AI Pulse

Sell an auditable unlearning verification report to ML teams who need compliance evidence before shipping a ‘forgotten’ model.

Customer: A solo ML engineer at a 10-50 person AI startup who owns the model lifecycle and gets tagged in every GDPR deletion ticket — technically strong, no dedicated safety team, needs a paper trail fast.

Problem: After running an unlearning method, they have no credible, third-party-style evidence that the knowledge is actually gone versus merely suppressed by fine-tuning. Reviewers, legal, and clients ask ‘how do you know?’ and they have no good answer.

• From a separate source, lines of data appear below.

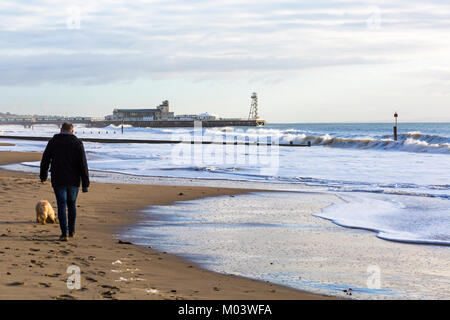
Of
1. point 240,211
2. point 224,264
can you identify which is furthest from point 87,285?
point 240,211

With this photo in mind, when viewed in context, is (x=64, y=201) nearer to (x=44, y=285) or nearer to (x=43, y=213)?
(x=43, y=213)

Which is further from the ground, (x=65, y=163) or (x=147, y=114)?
(x=147, y=114)

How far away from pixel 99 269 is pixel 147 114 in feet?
567

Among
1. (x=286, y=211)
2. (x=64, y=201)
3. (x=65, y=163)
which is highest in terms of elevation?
(x=65, y=163)

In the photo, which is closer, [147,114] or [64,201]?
[64,201]

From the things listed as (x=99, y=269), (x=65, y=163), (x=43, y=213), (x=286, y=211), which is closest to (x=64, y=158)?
(x=65, y=163)

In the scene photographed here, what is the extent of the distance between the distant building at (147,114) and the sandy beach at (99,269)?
16727 cm

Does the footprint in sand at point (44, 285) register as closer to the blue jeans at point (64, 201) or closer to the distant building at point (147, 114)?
the blue jeans at point (64, 201)

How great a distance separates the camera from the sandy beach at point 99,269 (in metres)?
5.44

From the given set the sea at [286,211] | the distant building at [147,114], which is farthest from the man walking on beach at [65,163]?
the distant building at [147,114]

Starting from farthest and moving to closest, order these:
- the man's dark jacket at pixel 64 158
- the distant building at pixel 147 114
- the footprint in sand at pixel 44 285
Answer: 1. the distant building at pixel 147 114
2. the man's dark jacket at pixel 64 158
3. the footprint in sand at pixel 44 285

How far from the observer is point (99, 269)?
6477mm
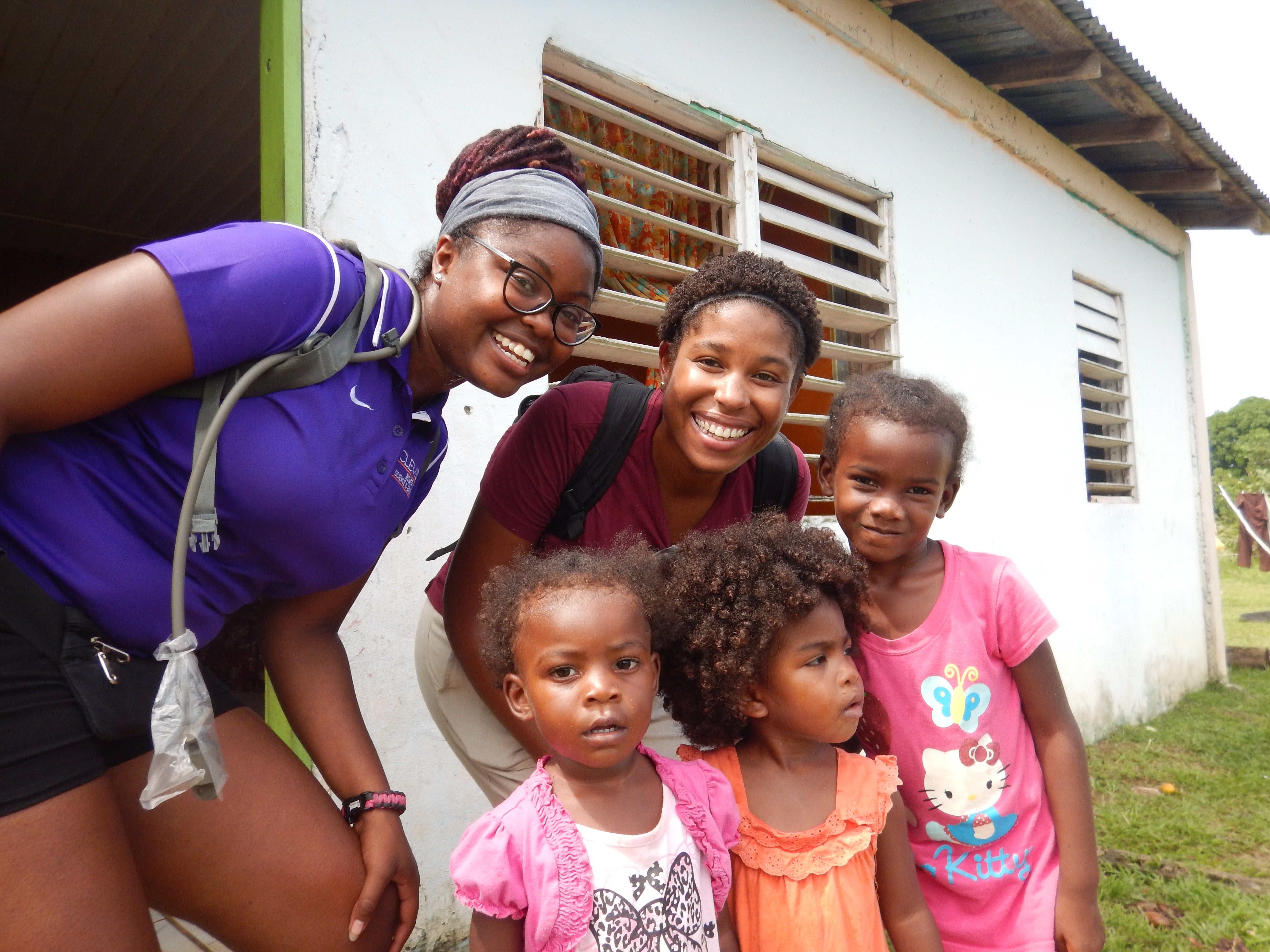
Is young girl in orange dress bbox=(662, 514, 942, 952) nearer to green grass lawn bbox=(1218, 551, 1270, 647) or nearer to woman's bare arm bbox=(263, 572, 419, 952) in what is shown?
woman's bare arm bbox=(263, 572, 419, 952)

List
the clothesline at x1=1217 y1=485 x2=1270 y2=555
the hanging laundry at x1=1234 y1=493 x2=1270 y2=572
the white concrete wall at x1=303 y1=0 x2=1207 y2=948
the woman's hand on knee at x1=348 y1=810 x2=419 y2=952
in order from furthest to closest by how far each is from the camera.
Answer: the hanging laundry at x1=1234 y1=493 x2=1270 y2=572 < the clothesline at x1=1217 y1=485 x2=1270 y2=555 < the white concrete wall at x1=303 y1=0 x2=1207 y2=948 < the woman's hand on knee at x1=348 y1=810 x2=419 y2=952

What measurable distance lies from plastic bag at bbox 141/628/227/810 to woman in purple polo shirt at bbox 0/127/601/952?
0.09 meters

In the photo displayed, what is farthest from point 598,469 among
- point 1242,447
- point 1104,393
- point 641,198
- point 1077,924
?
point 1242,447

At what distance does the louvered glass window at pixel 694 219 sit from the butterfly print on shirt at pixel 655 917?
84.4 inches

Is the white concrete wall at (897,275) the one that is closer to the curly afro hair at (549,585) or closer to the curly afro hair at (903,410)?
the curly afro hair at (549,585)

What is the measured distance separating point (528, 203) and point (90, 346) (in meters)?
0.80

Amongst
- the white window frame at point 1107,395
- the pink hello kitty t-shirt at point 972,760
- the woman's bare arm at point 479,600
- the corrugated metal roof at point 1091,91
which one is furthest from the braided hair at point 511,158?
the white window frame at point 1107,395

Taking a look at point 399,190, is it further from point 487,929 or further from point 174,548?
point 487,929

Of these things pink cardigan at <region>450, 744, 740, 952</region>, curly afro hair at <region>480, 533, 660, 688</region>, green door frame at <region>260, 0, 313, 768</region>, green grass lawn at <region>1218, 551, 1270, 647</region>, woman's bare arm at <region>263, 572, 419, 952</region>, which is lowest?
green grass lawn at <region>1218, 551, 1270, 647</region>

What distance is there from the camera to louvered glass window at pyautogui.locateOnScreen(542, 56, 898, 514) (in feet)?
11.2

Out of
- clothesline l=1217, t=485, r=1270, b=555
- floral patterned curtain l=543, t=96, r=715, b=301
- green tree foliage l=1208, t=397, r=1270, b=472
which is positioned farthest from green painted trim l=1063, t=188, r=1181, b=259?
green tree foliage l=1208, t=397, r=1270, b=472

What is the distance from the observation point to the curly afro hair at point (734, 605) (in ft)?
5.60

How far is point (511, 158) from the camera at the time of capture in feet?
5.71

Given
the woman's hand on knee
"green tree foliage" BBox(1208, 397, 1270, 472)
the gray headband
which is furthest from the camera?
"green tree foliage" BBox(1208, 397, 1270, 472)
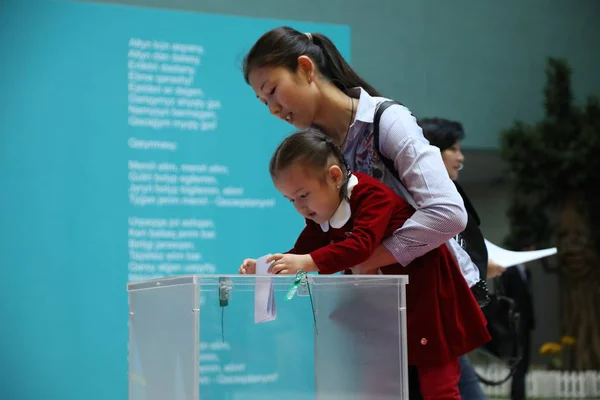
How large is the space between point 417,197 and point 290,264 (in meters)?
0.35

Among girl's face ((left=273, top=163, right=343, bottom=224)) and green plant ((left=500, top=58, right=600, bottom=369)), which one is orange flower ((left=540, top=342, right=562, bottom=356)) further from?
girl's face ((left=273, top=163, right=343, bottom=224))

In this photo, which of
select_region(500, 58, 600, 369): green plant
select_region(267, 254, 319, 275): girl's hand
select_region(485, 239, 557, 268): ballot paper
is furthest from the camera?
select_region(500, 58, 600, 369): green plant

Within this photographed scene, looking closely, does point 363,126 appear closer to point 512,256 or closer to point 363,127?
point 363,127

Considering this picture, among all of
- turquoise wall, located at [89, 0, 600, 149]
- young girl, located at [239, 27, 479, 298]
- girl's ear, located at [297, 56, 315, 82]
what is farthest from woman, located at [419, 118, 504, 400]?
turquoise wall, located at [89, 0, 600, 149]

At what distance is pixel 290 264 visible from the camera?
60.0 inches

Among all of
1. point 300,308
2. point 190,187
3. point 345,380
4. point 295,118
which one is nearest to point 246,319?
point 300,308

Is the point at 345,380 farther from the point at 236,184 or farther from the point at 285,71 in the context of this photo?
the point at 236,184

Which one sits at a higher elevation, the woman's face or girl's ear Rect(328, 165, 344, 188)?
the woman's face

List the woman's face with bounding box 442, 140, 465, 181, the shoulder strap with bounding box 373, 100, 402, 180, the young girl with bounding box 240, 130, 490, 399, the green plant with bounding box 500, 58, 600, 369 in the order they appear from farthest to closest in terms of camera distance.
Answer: the green plant with bounding box 500, 58, 600, 369
the woman's face with bounding box 442, 140, 465, 181
the shoulder strap with bounding box 373, 100, 402, 180
the young girl with bounding box 240, 130, 490, 399

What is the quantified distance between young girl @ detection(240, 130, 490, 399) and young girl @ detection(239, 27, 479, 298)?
0.05m

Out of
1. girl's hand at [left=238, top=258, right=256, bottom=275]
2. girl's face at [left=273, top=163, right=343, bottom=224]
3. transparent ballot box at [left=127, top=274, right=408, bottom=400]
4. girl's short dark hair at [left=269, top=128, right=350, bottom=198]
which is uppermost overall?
girl's short dark hair at [left=269, top=128, right=350, bottom=198]

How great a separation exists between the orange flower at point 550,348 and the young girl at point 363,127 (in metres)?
6.18

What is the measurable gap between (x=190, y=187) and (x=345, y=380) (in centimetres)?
277

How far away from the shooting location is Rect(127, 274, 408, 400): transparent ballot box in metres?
1.37
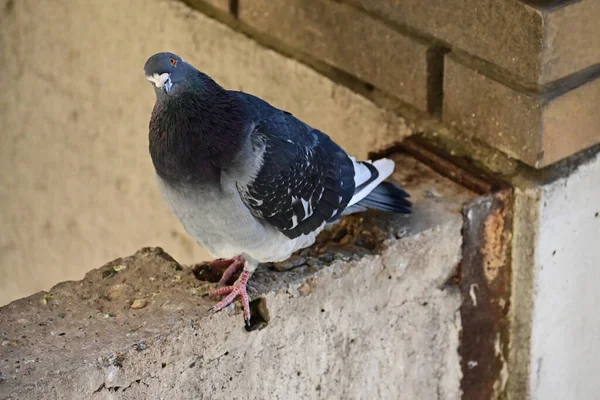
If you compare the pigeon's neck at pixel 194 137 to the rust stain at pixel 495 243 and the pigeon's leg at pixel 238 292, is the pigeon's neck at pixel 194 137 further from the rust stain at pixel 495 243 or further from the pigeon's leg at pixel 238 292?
the rust stain at pixel 495 243

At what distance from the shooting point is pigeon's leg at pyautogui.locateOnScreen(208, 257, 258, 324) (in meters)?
2.36

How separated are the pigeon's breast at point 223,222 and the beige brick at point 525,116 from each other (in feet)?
2.28

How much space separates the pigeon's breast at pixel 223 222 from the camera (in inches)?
90.0

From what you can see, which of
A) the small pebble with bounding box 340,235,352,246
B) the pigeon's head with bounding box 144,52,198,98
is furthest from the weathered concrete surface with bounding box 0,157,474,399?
the pigeon's head with bounding box 144,52,198,98

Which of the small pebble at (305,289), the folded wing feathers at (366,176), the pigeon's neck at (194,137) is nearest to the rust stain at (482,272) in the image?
the folded wing feathers at (366,176)

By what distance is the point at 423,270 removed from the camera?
274cm

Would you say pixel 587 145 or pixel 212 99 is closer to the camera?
pixel 212 99

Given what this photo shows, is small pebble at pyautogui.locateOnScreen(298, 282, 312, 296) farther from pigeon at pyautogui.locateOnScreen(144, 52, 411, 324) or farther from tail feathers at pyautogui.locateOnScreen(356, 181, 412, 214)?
tail feathers at pyautogui.locateOnScreen(356, 181, 412, 214)

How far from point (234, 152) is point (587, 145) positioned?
1058 mm

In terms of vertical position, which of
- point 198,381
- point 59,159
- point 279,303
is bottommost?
point 198,381

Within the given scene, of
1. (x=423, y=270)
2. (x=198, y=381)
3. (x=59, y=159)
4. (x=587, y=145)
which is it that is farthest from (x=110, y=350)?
(x=59, y=159)

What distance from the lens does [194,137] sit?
224 centimetres

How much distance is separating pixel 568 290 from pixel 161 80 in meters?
1.41

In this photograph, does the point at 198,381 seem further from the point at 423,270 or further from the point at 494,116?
the point at 494,116
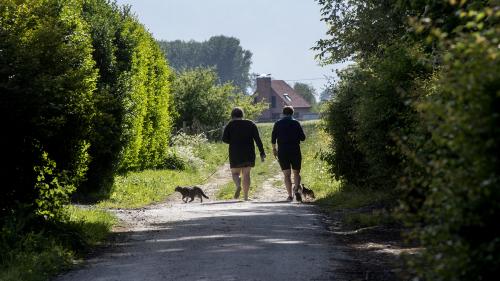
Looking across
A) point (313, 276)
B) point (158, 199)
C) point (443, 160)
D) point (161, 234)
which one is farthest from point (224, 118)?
point (443, 160)

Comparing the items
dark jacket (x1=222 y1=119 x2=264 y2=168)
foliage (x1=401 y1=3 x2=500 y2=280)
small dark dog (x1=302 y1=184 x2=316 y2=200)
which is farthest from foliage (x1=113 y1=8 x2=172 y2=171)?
foliage (x1=401 y1=3 x2=500 y2=280)

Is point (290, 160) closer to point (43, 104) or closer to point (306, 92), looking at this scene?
point (43, 104)

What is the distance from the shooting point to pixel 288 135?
62.5ft

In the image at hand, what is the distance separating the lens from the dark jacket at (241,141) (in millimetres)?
19828

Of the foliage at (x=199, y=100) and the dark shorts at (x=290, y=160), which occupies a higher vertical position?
the foliage at (x=199, y=100)

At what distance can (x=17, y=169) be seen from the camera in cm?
1088

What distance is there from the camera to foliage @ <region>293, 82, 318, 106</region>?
502 feet

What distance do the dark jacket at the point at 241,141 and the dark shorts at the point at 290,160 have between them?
2.82 feet

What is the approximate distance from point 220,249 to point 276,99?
395 feet

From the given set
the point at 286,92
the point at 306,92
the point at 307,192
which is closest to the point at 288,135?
the point at 307,192

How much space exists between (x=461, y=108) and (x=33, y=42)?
771cm

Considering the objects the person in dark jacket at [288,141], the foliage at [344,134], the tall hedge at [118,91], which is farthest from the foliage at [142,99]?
the foliage at [344,134]

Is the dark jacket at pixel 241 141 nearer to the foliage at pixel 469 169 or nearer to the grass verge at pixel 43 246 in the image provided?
the grass verge at pixel 43 246

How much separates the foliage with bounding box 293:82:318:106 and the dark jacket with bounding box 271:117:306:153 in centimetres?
13327
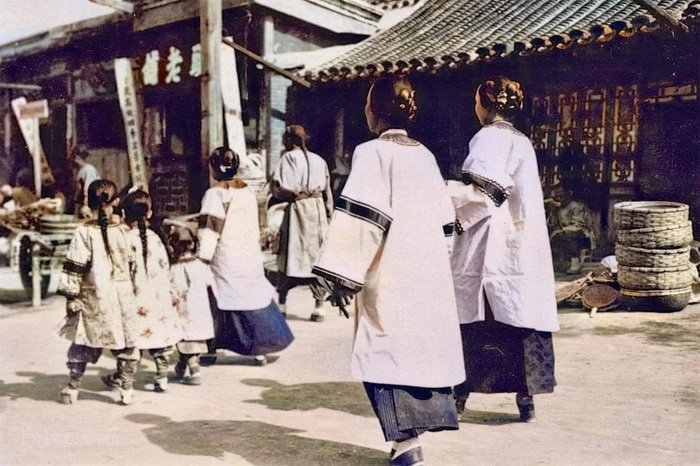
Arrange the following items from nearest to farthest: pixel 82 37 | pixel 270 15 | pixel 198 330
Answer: pixel 198 330, pixel 270 15, pixel 82 37

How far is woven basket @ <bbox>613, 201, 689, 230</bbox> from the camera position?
6.42 meters

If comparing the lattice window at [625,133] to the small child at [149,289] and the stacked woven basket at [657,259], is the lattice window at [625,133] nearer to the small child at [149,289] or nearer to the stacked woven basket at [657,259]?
the stacked woven basket at [657,259]

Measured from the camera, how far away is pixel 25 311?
7406 mm

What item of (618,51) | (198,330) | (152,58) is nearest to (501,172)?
(198,330)

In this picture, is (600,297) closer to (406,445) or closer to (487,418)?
(487,418)

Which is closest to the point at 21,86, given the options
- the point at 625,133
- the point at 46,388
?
the point at 46,388

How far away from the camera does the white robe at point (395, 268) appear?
118 inches

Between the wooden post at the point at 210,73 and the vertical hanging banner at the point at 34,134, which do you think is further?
the vertical hanging banner at the point at 34,134

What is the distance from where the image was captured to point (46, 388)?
4.54m

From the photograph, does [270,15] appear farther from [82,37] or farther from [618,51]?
[618,51]

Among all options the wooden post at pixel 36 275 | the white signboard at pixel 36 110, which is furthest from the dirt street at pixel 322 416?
the white signboard at pixel 36 110

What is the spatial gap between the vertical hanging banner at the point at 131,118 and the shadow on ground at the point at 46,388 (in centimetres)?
615

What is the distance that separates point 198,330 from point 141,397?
0.57m

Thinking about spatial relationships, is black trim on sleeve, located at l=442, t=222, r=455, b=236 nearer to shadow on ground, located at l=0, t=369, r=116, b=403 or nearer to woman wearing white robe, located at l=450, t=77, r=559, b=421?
woman wearing white robe, located at l=450, t=77, r=559, b=421
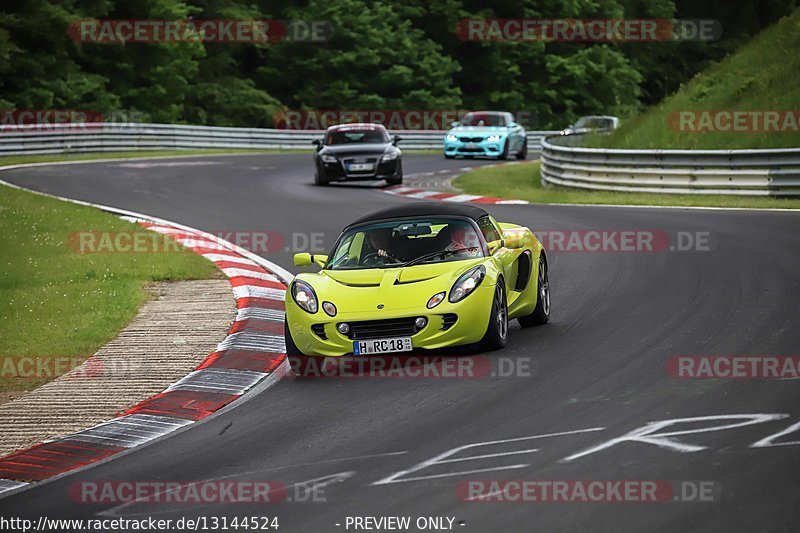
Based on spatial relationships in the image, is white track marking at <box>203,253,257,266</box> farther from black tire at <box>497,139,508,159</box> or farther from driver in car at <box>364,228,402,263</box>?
black tire at <box>497,139,508,159</box>

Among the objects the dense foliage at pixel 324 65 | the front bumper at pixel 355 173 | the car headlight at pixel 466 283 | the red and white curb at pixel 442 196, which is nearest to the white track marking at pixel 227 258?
the car headlight at pixel 466 283

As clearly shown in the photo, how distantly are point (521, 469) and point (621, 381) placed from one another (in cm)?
242

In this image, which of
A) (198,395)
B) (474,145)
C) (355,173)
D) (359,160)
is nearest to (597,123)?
(474,145)

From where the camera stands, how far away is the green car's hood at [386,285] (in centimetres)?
1062

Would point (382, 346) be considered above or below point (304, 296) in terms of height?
below

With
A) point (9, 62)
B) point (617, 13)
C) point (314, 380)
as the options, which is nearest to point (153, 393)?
Answer: point (314, 380)

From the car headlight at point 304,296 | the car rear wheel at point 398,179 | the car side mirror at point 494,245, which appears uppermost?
the car side mirror at point 494,245

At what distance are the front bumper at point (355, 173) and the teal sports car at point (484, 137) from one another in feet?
34.6

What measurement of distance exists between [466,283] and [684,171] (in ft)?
47.8

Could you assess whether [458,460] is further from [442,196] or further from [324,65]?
[324,65]

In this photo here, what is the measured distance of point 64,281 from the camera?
618 inches

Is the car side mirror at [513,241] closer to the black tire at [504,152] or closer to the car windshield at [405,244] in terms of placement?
the car windshield at [405,244]

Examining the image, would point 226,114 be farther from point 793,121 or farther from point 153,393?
point 153,393

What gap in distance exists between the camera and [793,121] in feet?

Pricing: one-time — $800 in month 3 (mix of 6-8 one-time report purchases at $99–$149 each)

Why now

GDPR Article 17 enforcement is tightening, and the recent wave of machine unlearning benchmarks (MUSE, RWKU, etc.) has created a vocabulary regulators and clients are starting to adopt — but teams still lack a turnkey audit artifact. The gap between ‘we ran an unlearning method’ and ‘here is documented probe evidence’ is exactly where liability lives right now.

Go-to-market

  1. Post a free open-source version of the CLI on GitHub and write one detailed HuggingFace blog post walking through a real unlearning audit (e.g., Harry Potter dataset removal) — target ML Twitter/X and r/MachineLearning for distribution
  2. Add a ‘—export-report’ flag that generates a signed PDF audit artifact (model hash, probe suite, pass/fail per knowledge category, timestamp) — this is the paid unlock at $99/run via a simple Stripe payment link in the CLI output
  3. DM 20 ML engineers who have publicly posted about GDPR compliance or unlearning on LinkedIn/Twitter — offer a free audit run of their model in exchange for a testimonial quote
  4. List on Poe, HuggingFace Spaces, and post to the EleutherAI and Alignment Forum communities where safety-conscious ML practitioners already hang out and have unlearning pain

Moat (or lack thereof)

No real moat. Any capable ML engineer could replicate the probe suite in a weekend. The advantage is being first to define the ‘standard’ audit format in a space where no format exists yet — early adopters shape the template that compliance teams start requesting. That’s a weak but real head start, not a defensible barrier.